## start Quoted passage
In the eyes of many Gbagbo supporters, the credibility of the international community has already been damaged by military intervention on the part of France and the UN at the height of the crisis. The arrest of Gbagbo on April 11, 2011, after 10 days of fighting in Abidjan, was precipitated by an attack on his residence carried out by French forces earlier in the day. World leaders saw the intervention as a way to minimize the slaughter of civilians and quickly resolve an escalating conflict; U.S. President Barack Obama singled out the UN and France for praise in a statement released after Gbagbo was taken into custody. They may have been right. But the more than 40 percent of voters who wanted Gbagbo to be president see the involvement of these forces not as an impartial bid to stop the bleeding but rather as an obvious choosing of sides. The potential acquiescence by the international community to one-sided justice would thus be seen by a large chunk of the population as the continuation of a narrative stretching back to before the conflict ended.
Instead of receiving constructive transitional justice, Ivorians have so far received a form of justice that only legitimizes the new Ouattara regime. This raises the question of just what kind of behavior such “victor’s justice” might enable. The ongoing abuses in the west—arbitrary abductions, beatings, and killings—are the early answers. Here, after all, were military forces suspected of involvement in atrocities committed during the post-election violence, and instead of being prosecuted, they have been given free rein to commit new outrages while ostensibly combating threats against the state. The potential implications for long-term peace are clear during interviews with the leaders of those groups that have been regularly victimized by the FRCI, most of whom, fearing reprisals, speak on the condition of anonymity. “We are very much in favor of reconciliation, but it looks like the mission of the FRCI in this region is to exterminate all the youth,” says one community leader. “What we ask the authorities to do is to let the Guéré people live,” says another. “Now there are just these cold killings. How can we go on with true peace in these conditions?”
PEACE THROUGH JUSTICE?
This past July marked 10 years since the creation of the ICC, the world’s first permanent court set up to try cases of war crimes, crimes against humanity, and genocide. In March, judges reached their first verdict in the case of Congolese militia leader Thomas Lubanga, who was found guilty of recruiting and deploying child soldiers and later given a 14-year prison sentence. Closing arguments in a second Congo trial were heard in May. Last year, around the height of the Arab Spring, the UN Security Council voted unanimously to give the court jurisdiction over crimes committed in Libya, marking the first time the United States and China had endorsed ICC action. This was seen as evidence that major powers once hostile to the court were softening their stances, a trend that began with the Security Council’s 2005 vote on crimes in Darfur, Sudan, when the United States and China abstained so that investigations could proceed.
## end Quoted passage
## start Data extract
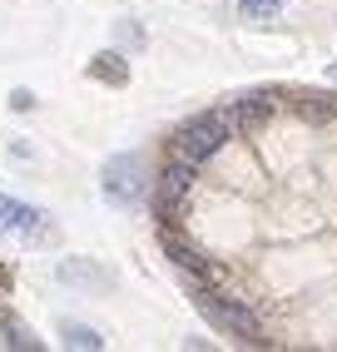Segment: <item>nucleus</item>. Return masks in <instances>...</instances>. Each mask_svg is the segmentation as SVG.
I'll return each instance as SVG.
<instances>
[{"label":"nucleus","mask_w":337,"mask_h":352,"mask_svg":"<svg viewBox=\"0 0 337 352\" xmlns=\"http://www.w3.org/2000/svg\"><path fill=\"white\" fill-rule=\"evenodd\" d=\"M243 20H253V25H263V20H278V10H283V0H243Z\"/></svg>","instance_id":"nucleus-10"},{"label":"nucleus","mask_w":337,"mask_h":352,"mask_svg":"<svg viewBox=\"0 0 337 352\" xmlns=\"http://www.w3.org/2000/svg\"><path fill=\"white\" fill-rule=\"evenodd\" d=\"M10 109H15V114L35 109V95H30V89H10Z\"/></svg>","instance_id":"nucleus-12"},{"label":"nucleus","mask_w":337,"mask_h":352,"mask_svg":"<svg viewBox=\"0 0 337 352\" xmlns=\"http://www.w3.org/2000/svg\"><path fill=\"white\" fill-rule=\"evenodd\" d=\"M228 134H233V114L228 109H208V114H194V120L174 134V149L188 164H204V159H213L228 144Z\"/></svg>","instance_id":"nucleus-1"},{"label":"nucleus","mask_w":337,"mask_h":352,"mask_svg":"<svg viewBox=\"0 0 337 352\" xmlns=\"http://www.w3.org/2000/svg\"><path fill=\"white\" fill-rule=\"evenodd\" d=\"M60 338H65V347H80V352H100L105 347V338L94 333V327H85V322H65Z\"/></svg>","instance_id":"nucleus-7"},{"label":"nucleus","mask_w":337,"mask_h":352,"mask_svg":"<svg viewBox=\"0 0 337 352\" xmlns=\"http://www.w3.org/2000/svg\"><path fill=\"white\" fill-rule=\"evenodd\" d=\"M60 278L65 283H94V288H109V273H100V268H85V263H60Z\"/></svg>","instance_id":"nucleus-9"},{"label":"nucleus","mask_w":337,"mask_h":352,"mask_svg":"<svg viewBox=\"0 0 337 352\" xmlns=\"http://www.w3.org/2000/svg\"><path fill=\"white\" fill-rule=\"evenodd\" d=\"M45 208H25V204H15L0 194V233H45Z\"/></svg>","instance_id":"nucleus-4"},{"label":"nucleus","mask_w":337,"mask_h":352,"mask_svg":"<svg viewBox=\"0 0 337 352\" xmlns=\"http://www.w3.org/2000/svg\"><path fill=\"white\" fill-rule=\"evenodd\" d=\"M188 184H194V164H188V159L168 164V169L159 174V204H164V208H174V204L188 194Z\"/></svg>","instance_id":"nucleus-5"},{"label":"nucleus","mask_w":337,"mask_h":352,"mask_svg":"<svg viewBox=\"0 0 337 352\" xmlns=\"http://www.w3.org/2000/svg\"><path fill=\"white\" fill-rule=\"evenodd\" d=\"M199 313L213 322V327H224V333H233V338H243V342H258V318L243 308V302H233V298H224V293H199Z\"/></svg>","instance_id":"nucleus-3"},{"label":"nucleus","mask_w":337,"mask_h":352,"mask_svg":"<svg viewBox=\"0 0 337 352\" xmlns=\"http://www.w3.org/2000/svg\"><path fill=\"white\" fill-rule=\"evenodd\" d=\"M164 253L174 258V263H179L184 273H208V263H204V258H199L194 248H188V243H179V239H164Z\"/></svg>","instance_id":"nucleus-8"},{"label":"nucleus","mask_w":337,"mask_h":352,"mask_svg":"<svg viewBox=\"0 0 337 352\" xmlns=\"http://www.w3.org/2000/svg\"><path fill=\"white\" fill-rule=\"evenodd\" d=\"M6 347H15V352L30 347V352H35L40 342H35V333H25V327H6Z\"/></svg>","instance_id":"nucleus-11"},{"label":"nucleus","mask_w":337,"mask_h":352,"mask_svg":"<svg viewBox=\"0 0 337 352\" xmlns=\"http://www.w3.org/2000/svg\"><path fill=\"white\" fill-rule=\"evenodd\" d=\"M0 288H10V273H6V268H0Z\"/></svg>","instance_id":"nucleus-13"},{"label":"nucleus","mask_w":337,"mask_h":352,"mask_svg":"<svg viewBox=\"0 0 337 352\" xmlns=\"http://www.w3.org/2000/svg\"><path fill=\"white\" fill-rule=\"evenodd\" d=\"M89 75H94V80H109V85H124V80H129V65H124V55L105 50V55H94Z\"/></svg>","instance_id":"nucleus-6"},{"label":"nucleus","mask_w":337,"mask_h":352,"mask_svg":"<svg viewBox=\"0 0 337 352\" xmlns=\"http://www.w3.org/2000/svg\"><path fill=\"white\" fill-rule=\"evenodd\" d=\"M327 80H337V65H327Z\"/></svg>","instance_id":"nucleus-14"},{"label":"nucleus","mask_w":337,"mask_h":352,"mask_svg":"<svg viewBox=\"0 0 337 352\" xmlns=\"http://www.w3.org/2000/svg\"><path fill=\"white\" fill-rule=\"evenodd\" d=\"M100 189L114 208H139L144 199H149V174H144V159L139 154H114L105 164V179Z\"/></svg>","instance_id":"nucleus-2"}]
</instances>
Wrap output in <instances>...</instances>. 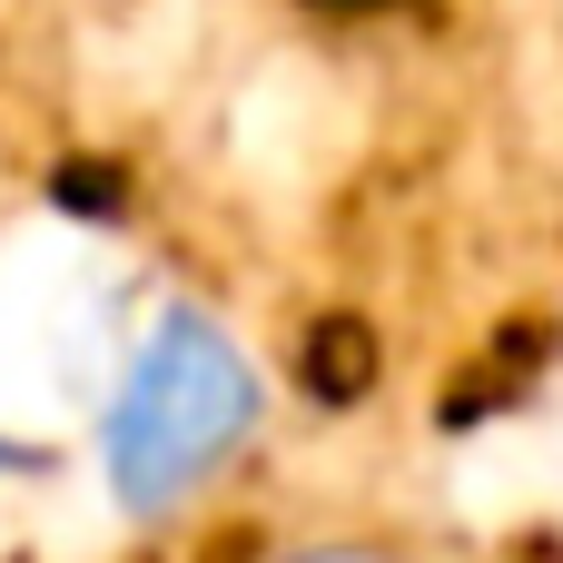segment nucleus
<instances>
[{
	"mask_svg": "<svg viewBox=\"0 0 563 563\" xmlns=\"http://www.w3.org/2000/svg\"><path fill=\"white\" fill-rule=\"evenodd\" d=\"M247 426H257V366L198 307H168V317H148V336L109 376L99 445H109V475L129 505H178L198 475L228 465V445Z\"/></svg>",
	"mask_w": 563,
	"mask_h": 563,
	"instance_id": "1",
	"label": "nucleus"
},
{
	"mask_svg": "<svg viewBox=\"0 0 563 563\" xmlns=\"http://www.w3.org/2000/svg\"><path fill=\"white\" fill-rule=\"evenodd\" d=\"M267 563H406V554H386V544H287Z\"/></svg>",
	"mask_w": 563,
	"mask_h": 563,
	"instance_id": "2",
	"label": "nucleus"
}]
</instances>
## end Data extract
## start Data extract
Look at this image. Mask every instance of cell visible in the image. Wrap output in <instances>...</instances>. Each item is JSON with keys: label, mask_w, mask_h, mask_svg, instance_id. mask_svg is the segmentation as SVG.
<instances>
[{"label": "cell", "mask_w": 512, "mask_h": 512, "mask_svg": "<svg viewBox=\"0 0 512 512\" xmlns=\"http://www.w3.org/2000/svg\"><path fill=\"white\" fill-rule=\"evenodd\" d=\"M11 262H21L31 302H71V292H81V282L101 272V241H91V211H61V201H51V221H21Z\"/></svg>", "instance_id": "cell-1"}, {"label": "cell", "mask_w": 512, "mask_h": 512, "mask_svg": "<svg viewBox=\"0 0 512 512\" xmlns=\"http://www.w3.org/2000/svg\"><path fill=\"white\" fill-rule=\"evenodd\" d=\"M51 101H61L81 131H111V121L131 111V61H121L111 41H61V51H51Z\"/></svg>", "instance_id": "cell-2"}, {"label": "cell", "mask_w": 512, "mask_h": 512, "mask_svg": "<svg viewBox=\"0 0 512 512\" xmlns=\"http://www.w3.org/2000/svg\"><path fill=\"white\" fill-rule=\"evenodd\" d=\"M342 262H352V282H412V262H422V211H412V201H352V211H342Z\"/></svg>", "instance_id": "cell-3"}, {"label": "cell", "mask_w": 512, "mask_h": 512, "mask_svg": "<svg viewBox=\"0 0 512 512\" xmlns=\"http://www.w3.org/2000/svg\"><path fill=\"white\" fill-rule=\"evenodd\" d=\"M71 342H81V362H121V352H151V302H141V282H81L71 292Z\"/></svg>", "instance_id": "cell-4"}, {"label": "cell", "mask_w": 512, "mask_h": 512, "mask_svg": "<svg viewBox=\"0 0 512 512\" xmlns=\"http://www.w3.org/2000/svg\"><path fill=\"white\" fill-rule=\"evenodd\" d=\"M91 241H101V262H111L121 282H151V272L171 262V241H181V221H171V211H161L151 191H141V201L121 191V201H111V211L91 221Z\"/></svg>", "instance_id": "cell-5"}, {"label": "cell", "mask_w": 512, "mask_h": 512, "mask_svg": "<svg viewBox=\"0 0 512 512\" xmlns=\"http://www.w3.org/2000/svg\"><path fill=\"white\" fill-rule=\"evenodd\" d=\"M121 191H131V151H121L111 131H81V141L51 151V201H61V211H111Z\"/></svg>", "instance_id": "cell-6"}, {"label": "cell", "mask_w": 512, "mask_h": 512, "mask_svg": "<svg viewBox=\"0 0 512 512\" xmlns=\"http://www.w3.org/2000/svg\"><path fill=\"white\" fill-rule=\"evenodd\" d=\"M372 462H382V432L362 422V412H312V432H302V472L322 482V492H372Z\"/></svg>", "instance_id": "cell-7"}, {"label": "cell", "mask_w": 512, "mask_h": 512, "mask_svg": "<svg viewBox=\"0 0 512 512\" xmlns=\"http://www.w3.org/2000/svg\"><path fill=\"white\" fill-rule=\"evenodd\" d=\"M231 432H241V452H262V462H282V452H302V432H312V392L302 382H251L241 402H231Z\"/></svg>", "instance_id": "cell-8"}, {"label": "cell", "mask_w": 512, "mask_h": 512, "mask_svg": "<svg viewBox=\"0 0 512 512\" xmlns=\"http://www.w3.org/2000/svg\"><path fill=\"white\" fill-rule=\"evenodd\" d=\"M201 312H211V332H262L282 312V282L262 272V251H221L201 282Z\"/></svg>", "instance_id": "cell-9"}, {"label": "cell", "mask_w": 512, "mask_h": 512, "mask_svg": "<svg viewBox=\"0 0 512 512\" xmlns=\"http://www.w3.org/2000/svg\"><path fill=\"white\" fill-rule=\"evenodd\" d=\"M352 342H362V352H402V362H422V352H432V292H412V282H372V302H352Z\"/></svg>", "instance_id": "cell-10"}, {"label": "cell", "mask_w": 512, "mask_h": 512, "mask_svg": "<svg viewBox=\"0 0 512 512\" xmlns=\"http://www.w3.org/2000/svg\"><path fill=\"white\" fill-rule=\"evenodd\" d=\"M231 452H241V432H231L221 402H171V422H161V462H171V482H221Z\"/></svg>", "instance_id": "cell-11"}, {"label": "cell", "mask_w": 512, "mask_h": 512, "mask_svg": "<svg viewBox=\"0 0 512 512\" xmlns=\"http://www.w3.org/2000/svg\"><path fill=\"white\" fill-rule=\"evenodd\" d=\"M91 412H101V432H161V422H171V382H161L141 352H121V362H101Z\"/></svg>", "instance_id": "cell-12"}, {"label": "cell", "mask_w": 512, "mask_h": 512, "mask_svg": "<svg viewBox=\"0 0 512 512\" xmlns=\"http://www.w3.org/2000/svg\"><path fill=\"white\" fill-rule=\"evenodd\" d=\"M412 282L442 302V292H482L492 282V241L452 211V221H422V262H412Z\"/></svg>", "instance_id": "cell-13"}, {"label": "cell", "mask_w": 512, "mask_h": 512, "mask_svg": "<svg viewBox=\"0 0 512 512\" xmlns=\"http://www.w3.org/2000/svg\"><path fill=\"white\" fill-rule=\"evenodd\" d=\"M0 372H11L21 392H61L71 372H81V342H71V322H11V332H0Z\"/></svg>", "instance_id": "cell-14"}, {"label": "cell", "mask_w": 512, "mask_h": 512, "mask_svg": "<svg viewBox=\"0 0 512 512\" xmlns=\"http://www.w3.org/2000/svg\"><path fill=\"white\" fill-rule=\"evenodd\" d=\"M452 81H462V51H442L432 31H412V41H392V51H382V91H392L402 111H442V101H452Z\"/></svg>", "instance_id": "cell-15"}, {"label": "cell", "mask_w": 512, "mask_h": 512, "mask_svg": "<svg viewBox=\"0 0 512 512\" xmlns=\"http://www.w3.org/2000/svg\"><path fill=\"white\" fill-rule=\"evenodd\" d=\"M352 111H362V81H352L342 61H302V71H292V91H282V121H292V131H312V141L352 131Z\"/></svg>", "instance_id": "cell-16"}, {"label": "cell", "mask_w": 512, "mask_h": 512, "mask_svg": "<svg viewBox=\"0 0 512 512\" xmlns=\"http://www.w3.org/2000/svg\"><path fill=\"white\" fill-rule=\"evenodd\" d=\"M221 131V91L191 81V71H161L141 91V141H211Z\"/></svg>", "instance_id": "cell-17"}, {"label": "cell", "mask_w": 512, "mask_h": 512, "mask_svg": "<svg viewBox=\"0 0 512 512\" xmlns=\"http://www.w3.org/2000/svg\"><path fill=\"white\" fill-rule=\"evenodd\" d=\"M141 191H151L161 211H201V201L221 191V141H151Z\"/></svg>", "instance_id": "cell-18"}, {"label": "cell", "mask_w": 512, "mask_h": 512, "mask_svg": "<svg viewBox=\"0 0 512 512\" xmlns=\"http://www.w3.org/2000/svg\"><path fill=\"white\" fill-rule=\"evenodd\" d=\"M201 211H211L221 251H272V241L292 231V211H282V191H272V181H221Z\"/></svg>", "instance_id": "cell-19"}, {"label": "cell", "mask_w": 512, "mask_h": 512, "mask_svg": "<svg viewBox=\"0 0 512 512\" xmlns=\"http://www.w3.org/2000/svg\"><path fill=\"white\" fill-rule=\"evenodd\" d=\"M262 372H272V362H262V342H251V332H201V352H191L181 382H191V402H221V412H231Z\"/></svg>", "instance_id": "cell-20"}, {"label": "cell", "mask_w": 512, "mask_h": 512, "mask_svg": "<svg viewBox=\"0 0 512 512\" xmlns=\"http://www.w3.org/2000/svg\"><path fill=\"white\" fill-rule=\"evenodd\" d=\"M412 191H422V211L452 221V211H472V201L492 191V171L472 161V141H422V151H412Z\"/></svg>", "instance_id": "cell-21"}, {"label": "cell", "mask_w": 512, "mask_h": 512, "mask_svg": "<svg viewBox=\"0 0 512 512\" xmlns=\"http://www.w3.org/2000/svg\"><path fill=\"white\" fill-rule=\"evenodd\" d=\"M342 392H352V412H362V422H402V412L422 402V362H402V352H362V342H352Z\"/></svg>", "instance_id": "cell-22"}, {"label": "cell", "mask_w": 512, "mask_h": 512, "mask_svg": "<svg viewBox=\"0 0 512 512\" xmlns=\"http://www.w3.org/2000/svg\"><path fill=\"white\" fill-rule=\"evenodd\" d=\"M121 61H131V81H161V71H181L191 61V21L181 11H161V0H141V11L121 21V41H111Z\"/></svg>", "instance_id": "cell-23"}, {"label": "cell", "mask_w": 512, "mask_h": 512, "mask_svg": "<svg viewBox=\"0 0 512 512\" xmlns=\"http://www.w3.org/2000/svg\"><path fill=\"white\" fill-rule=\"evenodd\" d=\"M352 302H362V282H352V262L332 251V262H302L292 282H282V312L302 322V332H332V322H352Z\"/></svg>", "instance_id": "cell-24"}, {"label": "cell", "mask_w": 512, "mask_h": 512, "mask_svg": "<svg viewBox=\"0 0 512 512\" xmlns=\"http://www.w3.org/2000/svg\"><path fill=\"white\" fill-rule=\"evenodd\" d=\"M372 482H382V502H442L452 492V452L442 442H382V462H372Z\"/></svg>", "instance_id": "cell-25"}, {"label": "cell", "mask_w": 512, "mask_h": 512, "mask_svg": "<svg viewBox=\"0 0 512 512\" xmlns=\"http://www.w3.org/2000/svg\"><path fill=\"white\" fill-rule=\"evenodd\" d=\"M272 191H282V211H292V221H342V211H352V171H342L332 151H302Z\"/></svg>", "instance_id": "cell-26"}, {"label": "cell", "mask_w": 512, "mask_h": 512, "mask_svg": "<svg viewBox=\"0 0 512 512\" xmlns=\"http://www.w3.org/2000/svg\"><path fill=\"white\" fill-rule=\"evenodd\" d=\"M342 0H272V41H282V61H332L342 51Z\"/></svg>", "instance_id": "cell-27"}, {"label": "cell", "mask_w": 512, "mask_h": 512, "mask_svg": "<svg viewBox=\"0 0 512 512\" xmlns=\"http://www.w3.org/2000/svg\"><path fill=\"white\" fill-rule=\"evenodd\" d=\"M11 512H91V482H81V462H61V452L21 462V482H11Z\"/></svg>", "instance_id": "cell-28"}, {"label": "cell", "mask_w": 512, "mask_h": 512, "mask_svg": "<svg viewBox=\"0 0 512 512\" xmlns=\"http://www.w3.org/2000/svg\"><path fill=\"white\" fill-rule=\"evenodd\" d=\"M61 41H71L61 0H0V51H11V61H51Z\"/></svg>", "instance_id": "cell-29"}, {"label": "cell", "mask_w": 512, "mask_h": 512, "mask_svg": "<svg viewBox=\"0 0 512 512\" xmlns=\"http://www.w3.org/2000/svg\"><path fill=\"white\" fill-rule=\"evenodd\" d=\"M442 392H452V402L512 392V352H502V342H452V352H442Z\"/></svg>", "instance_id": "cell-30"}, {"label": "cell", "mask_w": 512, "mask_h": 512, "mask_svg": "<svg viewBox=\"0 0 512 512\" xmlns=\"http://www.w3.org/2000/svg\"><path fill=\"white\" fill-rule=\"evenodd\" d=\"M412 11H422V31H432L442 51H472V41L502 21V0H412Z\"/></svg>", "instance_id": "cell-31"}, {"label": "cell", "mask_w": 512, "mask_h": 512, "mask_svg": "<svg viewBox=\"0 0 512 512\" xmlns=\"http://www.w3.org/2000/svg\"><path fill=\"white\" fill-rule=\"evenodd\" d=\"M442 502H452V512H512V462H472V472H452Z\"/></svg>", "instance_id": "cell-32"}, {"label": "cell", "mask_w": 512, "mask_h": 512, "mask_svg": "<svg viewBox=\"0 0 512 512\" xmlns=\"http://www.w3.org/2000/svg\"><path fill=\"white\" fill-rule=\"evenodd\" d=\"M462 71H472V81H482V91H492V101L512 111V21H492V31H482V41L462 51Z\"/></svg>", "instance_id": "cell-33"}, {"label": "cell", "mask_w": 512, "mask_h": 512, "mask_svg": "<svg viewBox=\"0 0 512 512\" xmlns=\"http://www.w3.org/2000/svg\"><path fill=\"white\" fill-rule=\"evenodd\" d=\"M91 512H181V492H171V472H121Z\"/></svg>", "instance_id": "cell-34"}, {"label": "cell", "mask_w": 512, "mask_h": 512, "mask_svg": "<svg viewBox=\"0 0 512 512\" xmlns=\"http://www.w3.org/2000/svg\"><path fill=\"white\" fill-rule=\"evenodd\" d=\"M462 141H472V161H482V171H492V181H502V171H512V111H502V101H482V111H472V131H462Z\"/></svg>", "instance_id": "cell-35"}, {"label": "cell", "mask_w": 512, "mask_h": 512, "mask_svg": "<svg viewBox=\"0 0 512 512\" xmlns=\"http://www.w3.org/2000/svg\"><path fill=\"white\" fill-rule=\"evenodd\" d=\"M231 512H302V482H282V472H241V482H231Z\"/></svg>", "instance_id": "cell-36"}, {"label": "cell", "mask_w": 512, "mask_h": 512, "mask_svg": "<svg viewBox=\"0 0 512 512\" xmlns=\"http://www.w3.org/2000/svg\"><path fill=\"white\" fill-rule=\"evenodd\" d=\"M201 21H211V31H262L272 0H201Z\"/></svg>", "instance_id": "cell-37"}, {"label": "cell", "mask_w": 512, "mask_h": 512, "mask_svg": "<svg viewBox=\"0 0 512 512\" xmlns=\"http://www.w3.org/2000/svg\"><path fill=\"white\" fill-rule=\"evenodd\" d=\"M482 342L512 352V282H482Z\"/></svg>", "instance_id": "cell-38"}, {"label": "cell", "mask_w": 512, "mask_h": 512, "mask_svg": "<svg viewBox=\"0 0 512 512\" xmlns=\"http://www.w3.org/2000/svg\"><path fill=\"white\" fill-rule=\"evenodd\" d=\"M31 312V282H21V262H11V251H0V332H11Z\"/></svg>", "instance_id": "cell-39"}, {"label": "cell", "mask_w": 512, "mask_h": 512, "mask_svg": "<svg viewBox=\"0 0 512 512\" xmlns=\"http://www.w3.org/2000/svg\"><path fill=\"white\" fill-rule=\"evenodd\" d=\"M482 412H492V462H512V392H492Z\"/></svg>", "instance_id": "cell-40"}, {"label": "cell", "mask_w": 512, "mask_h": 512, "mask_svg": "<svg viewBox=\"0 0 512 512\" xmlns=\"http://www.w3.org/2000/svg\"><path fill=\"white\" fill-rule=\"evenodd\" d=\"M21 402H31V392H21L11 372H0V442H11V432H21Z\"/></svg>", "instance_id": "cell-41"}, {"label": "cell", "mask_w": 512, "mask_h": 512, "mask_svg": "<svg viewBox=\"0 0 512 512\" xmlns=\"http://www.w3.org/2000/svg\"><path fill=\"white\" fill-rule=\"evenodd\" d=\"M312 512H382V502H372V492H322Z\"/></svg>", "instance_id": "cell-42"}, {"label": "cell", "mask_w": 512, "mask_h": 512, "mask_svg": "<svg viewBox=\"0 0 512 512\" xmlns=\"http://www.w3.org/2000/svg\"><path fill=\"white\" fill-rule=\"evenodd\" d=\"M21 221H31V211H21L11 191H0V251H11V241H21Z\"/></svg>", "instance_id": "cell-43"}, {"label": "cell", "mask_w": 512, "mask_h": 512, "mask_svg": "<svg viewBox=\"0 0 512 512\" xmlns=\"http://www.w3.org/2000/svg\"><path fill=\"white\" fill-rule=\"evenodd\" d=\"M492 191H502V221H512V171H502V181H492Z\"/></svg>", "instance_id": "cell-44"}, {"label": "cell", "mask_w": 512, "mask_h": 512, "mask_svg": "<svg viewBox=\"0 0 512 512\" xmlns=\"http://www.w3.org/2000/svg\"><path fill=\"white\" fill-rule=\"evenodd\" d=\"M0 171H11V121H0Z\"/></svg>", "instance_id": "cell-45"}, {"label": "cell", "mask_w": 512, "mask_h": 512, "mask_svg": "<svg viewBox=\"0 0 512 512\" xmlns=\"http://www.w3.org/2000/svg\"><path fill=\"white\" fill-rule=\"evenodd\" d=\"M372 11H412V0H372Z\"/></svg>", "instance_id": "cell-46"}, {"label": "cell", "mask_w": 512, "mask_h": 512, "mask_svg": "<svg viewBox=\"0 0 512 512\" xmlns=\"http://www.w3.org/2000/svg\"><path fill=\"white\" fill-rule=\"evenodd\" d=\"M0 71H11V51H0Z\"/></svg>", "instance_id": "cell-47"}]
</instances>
## end Data extract
## start Data extract
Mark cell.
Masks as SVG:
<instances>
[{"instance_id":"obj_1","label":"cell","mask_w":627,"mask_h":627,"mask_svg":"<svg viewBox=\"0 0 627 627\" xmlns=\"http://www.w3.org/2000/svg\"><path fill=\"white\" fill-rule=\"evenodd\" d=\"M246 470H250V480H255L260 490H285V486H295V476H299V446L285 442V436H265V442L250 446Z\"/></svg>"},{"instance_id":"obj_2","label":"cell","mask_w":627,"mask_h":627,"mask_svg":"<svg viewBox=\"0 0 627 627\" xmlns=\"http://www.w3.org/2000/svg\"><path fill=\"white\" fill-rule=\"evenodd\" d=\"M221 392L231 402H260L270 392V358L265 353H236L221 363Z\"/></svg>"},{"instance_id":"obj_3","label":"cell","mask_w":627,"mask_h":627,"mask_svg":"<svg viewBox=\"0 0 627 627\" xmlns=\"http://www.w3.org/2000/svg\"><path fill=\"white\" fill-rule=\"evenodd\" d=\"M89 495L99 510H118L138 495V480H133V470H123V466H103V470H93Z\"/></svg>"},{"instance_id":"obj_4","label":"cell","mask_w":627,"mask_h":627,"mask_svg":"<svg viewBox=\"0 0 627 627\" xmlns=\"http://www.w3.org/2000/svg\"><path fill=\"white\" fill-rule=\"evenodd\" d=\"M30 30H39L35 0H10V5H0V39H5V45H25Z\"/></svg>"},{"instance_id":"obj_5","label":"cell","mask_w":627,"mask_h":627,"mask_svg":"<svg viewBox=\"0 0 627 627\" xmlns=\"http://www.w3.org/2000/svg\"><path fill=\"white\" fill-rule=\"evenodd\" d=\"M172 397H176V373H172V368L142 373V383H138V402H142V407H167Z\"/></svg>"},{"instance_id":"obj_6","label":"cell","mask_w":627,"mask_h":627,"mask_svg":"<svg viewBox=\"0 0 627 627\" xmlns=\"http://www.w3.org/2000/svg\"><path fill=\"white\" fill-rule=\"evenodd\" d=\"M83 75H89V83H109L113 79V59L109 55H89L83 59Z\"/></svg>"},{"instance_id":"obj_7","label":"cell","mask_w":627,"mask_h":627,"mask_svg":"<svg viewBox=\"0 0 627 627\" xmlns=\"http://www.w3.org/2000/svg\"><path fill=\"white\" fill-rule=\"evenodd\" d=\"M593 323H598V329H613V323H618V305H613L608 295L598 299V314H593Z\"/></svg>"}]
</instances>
## end Data extract
What is the Spanish for this sentence from the text on justice after the Ivorian crisis: "In March, judges reached their first verdict in the case of Congolese militia leader Thomas Lubanga, who was found guilty of recruiting and deploying child soldiers and later given a 14-year prison sentence."

> _Result_
En marzo, los jueces emitieron su primer veredicto en el caso del líder miliciano congoleño Thomas Lubanga, quien fue declarado culpable de reclutar y desplegar niños soldados y posteriormente condenado a 14 años de prisión.